British and Italian experts Friday revealed the chance discovery of the source of a 1,900-year-old Roman aqueduct complete with nymphaeum near the Italian capital.
"The existence of the aqueduct was known, but we thought it was from the medieval era," Edward O'Neill told AFP.
"Not only is it Roman, but it is from Trajan's time and we found its source," O'Neill said of the discovery some 40 kilometres (25 miles) north of Rome in June last year.
O'Neill, who was filming a documentary on Roman aqueducts with his father Michael at the time, teamed up with Italian ancient topography professor Lorenzo Quilici of the University of Bologna to authenticate the find.
Quilici, a foremost expert on Roman aqueducts, explained that the source of the aqueduct had been forgotten for centuries after the artificial waterway was partially diverted in the 16th century and said it was found in "extraordinary and adventurous circumstances."

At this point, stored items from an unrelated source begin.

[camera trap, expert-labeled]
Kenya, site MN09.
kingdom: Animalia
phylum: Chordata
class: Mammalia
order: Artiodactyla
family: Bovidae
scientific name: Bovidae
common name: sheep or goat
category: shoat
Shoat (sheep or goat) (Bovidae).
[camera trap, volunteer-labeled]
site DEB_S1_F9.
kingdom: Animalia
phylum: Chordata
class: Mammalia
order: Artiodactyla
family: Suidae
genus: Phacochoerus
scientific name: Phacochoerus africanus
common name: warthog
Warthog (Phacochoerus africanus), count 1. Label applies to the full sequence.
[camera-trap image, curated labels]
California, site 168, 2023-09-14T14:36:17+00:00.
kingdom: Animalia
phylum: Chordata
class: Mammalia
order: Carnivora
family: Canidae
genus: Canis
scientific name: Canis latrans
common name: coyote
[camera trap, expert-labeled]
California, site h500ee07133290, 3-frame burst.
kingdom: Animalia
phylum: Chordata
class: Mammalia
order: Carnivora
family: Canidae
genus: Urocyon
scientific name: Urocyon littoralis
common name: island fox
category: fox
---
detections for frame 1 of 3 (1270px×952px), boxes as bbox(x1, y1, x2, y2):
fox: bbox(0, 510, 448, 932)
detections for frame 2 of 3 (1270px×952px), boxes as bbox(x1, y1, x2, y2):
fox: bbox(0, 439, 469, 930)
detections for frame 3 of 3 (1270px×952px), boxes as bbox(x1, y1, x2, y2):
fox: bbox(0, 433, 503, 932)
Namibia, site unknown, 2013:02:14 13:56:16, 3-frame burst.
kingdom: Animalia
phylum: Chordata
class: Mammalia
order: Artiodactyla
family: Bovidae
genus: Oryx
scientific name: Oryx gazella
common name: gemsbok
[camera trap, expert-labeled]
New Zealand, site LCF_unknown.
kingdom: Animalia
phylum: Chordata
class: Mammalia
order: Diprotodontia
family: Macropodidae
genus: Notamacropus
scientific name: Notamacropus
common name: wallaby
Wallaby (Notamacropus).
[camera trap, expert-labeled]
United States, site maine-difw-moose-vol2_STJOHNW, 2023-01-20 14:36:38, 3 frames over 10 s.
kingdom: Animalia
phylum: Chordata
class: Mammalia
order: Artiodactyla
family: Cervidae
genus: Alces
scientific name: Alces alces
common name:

A video compiled by the O'Neills captures the spirit in the title, "Roman Aqueduct Hunting in the 21st Century."
Culture ministry official Mario Lolli Ghetti underscored the site's "extraordinary interest given the state of conservation of the systems for capturing and filtering the water."
But much of the site is in urgent need of restoration.
Notably, it is threatened by the roots of a giant fig tree.
"We are documenting a crumbling treasure," said Michael O'Neill. "This unique Roman structure is being destroyed by neglect, and by aggressive fig tree roots."